Just two weeks ago, Airbnb appeared to be on an unstoppable rise to the top. The business had expanded internationally, including Australia, and had raised $112 million in funding.
Then the dreaded PR disaster struck. The company, which matches travellers with people who are happy to rent out rooms or properties, was hit by revelations that a user had her home ransacked and vandalised by a guest.
The customer, known only as EJ, subsequently complained that Airbnb had taken little notice of her complaint and swiftly cut off contact with her. The business has since furiously tried to make up lost ground, offering a $50,000 insurance guarantee to users.
But the damage has already been done. It remains to be seen how the issue will impact Airbnb in the long-term, but it has underlined the importance of making sure that your business keeps on top of its PR strategy.

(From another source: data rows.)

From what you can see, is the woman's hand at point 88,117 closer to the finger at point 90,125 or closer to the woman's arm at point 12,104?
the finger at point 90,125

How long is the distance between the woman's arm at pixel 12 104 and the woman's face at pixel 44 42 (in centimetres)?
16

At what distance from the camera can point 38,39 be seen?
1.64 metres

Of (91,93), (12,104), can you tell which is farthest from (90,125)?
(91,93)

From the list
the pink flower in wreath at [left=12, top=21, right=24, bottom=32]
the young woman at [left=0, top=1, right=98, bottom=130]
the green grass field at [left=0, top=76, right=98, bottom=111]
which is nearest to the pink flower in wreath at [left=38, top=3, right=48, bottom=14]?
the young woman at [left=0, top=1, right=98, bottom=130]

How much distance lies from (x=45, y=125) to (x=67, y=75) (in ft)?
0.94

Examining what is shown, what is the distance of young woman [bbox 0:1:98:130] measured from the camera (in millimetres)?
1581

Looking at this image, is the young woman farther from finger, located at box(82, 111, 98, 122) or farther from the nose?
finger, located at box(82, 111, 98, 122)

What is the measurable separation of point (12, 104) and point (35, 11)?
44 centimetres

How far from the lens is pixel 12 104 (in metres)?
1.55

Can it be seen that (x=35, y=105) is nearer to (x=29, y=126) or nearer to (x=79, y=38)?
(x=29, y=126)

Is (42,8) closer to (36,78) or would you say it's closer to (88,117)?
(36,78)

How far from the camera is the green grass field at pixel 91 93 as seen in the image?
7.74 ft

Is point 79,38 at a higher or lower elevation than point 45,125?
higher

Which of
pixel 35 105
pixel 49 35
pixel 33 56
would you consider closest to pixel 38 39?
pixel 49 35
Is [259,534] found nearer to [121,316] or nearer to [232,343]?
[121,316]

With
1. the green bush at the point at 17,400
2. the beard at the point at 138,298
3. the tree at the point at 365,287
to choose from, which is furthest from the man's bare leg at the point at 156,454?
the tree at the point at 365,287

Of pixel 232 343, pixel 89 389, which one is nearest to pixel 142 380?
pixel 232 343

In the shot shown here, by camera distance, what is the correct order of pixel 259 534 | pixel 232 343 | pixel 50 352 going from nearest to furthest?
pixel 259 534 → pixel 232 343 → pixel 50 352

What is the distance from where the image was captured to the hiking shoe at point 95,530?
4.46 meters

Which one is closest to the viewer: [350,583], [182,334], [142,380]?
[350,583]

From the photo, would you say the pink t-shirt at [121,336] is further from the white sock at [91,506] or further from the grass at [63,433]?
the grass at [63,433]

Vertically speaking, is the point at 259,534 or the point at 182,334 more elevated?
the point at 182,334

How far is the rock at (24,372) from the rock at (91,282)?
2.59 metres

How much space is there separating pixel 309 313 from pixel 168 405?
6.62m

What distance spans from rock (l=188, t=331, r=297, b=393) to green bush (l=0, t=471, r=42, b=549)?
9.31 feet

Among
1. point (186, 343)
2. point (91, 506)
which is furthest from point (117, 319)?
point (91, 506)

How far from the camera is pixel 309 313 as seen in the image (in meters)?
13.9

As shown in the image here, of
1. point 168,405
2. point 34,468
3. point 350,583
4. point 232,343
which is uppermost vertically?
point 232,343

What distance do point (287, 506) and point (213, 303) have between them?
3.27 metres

Here we’ve picked out 10 of the worst PR disasters and what start-ups can learn from them.
1. Inadequate planning
Airbnb’s public relations woe wouldn’t ever happened if it had first plugged the yawning hole in its business plan – the fact the service requires people to allow strangers to stay in their houses.
With hindsight, it looks like a ticking time bomb. But even from the outset, start-ups should have the foresight to analyse their business model to see any deficiencies.

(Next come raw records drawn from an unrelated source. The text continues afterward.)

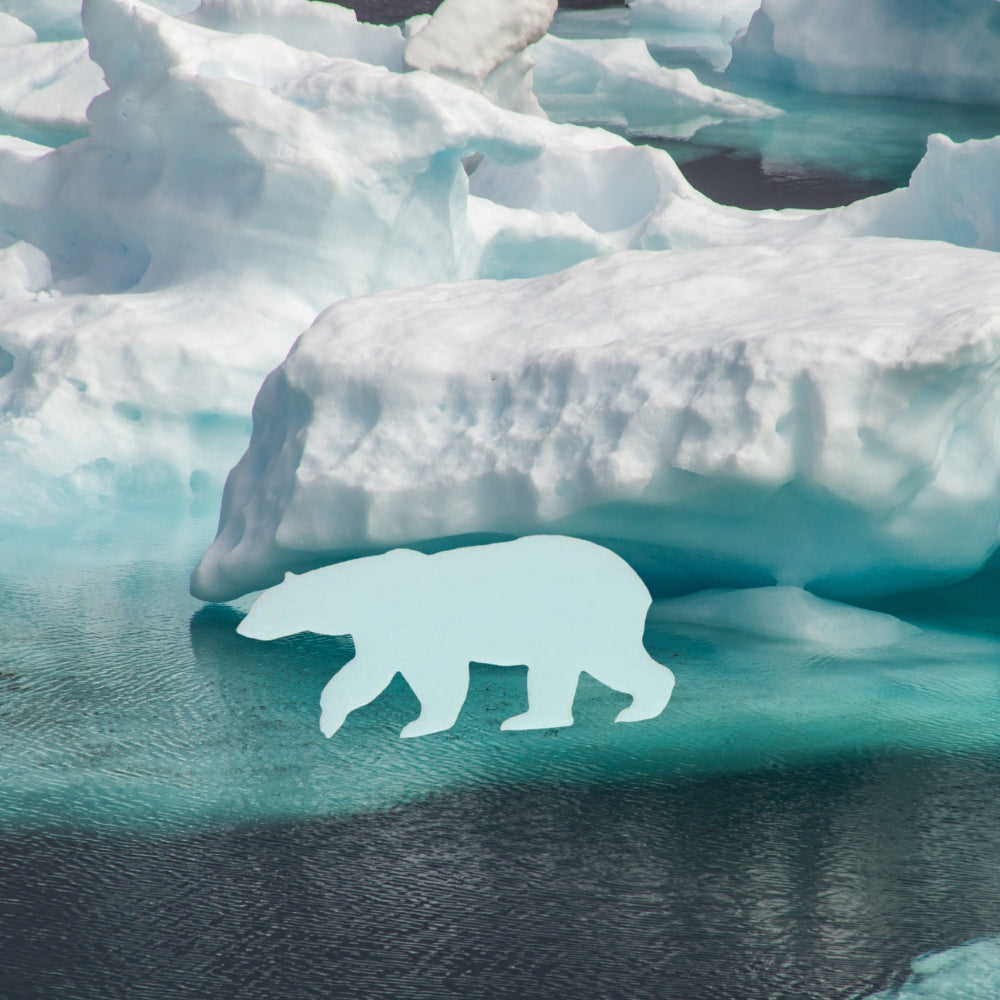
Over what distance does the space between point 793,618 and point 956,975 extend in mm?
1472

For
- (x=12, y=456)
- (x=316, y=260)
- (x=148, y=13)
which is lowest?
(x=12, y=456)

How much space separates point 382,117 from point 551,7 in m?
3.90

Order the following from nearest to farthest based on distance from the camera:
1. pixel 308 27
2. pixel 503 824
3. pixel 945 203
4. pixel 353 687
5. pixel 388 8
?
1. pixel 503 824
2. pixel 353 687
3. pixel 945 203
4. pixel 308 27
5. pixel 388 8

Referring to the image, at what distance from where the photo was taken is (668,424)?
3.35 m

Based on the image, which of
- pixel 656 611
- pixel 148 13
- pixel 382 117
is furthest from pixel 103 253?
pixel 656 611

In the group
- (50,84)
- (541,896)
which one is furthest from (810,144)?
(541,896)

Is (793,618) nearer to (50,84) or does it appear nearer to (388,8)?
(50,84)

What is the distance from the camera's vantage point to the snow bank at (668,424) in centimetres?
327

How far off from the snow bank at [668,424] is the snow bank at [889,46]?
31.6 feet

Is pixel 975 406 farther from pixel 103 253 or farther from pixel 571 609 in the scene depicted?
pixel 103 253

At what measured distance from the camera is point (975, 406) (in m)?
3.58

This shouldn’t just be your core product or service, it should extend to everything from hiring processes to marketing promotions. Grill’d’s disastrous dalliance with coupon offers demonstrates that lax planning can cost your business dearly, both in PR and financial terms.
2. Not saying sorry
“Hackgate” has been such a continuous, sprawling PR disaster for News Corporation that it is hard to pick out just one lesson from the debacle.

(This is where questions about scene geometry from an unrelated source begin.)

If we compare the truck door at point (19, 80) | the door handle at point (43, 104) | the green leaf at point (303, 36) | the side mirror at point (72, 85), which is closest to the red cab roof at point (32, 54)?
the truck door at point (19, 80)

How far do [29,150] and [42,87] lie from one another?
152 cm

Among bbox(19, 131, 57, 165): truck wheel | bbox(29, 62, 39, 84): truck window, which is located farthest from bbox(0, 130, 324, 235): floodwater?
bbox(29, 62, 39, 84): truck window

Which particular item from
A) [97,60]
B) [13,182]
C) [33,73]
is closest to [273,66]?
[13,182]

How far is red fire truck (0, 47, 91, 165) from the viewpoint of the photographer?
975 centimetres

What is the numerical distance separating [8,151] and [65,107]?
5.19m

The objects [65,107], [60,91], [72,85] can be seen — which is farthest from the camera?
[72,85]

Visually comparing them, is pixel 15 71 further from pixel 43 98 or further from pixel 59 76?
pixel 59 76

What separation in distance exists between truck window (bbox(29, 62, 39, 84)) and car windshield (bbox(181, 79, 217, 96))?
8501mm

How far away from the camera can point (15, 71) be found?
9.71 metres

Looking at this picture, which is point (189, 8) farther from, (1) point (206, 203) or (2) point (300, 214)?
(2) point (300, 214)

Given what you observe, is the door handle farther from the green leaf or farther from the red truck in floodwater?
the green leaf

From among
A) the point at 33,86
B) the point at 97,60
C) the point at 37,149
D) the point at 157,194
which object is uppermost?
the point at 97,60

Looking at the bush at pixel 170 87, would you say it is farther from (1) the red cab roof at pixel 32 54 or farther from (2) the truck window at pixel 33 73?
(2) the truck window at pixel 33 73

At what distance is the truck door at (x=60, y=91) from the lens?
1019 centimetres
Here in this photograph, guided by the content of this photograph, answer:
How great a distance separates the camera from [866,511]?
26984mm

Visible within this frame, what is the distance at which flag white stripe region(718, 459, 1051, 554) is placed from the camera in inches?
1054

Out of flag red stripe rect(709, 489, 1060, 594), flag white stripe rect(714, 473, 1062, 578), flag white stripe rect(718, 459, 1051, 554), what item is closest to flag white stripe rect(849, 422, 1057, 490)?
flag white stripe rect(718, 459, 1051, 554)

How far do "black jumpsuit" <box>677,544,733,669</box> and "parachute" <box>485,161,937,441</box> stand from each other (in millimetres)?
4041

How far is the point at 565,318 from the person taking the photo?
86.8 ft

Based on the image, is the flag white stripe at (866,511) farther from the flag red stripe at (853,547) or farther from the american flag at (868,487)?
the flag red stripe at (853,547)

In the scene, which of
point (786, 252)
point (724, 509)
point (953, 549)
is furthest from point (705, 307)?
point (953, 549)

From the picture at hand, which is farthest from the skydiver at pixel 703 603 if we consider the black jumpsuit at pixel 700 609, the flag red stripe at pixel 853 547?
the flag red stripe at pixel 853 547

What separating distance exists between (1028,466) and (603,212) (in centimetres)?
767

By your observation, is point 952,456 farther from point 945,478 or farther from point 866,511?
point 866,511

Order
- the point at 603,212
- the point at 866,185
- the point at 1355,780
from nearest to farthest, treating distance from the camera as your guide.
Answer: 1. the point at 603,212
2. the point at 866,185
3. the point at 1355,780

However, Rupert Murdoch made one of the oldest mistakes in the dusty PR manual shortly after arriving in the UK to frantically dampen down the phone hacking scandal that triggered the closure of the News of the World.
Asked by reporters what his priority was, he jabbed a finger at (soon to be ex) News International CEO Rebekah Brooks and said: “This one.” No mention of the thousands of victims of tabloid phone hacking, including murdered school girl Milly Dowler.
It’s pretty simple – if you mess up, say sorry. Customers will appreciate it and it can nip any negative publicity in the bud before it damages your business.
3. Getting customers too involved
Interacting with your customers is imperative. You need to know who they are, what they like and, most importantly, what they don’t like.
But you don’t want customers to completely drive your strategic direction. Kraft made an error in 2009 when it threw open the naming of a new Vegemite product to the public.
It appeared to be a good idea (great publicity, nice data acquisition), until the name iSnack 2.0 was picked out as the winner. Kraft clumsily backtracked after a ferocious media backlash forced it to think again.
4. Misusing social media
Twitter, Facebook and LinkedIn are wonderful ways in which to engage with customers, make business contacts and generally make people feel warm and fuzzy about your brand.
Indeed, social media can be a PR boon, spreading news and dealing with customer complaints in a speedy, personal way.
But it can backfire. There’s the offensive – such as Vodafone UK’s tweet of “VodafoneUK is fed up of dirty homos and is going after beaver” – and then there’s the tacky and inappropriate – such as fashion designer Kenneth Cole, who used the popular uprising in Egypt to plug his spring collection.
Use social media to make your start-up appear human and approachable. But remember that the rules change when you’re posting about your business, rather than your personal life.
5. Dangerous products
Sony had to recall 1.4 million of its batteries in 2006 after consumers’ laptops started exploding into flames. Three years later, crib maker Simplicity had to pull a total of two million of its cribs following the death of three children in the US.
It may sound fairly basic stuff, but it’s essential that the product or service you provide is safe to use. An early-stage start-up should have no excuse to overlook the quality control of the business.